Dartmoor, 1900. Two friends are roaming the moors: Arthur Conan Doyle – the most famous novelist of his age – who has recently killed off his most popular creation, Sherlock Holmes; and Bertram Fletcher Robinson – Holmes aficionado and editor of the Daily Express.
They are researching a detective novel, a collaboration starring a new hero, set in the eerie stillness of ancient West Country moorland, and featuring a monstrous dog. They already have a title…
London, 1902. The Hound of the Baskervilles is published, featuring Sherlock Holmes back from the dead.
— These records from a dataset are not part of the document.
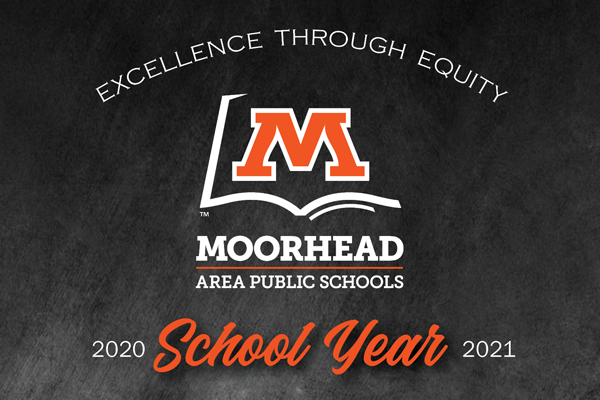 The image reads Excellence Through Equity, followed by the Moorhead Area Public Schools logo followed by 2020-2021 School year. 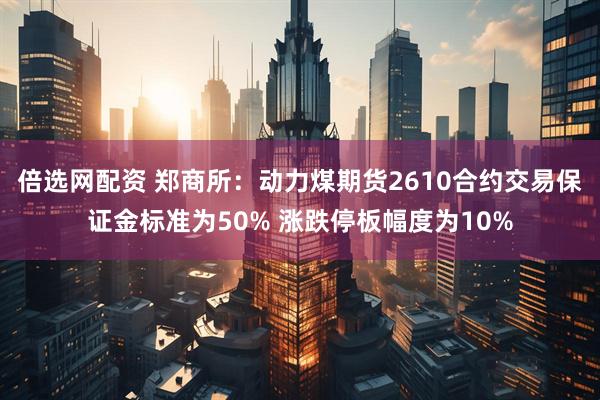 倍选网配资 郑商所：动力煤期货2610合约交易保证金标准为50% 涨跌停板幅度为10%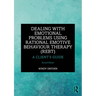 Dealing with Emotional Problems Using Rational Emotive Behaviour Therapy (REBT): A Client's Guide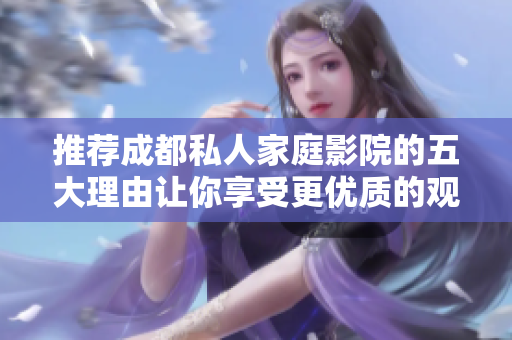 推荐成都私人家庭影院的五大理由让你享受更优质的观影体验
Conan Doyle and Fletcher Robinson have not spoken for two years and the book is credited to just one author. It will become one of the most famous stories ever written. But who really wrote it? And what really happened on those moors, to drive the two friends apart?
PUBLISHERS WEEKLY
British journalist O'Connell (For the Love of Letters) fails to make the most of his first novel's central conflict: the up-and-down relationship between Arthur Conan Doyle and Bertram Fletcher Robinson, who shared in the creation of what many consider the greatest Holmes adventure, The Hound of the Baskervilles. In 1900, aboard a troop ship about to leave South Africa, Doyle, who's been serving as a doctor in the Boer War, encounters Robinson, a journalist and sports writer returning home to England. During the voyage, the two become friends and collaborators. In an afterword, the author explains how he elaborated on the skimpy historical record. For example, Doyle claimed in later years that Robinson supplied only the idea for the plot, while in this retelling, Robinson composes a draft of what he calls The Wolf of the Baskervilles, which has a solution that Doyle ridicules. Serious Sherlockians will best appreciate this uneven mix of fact and fiction.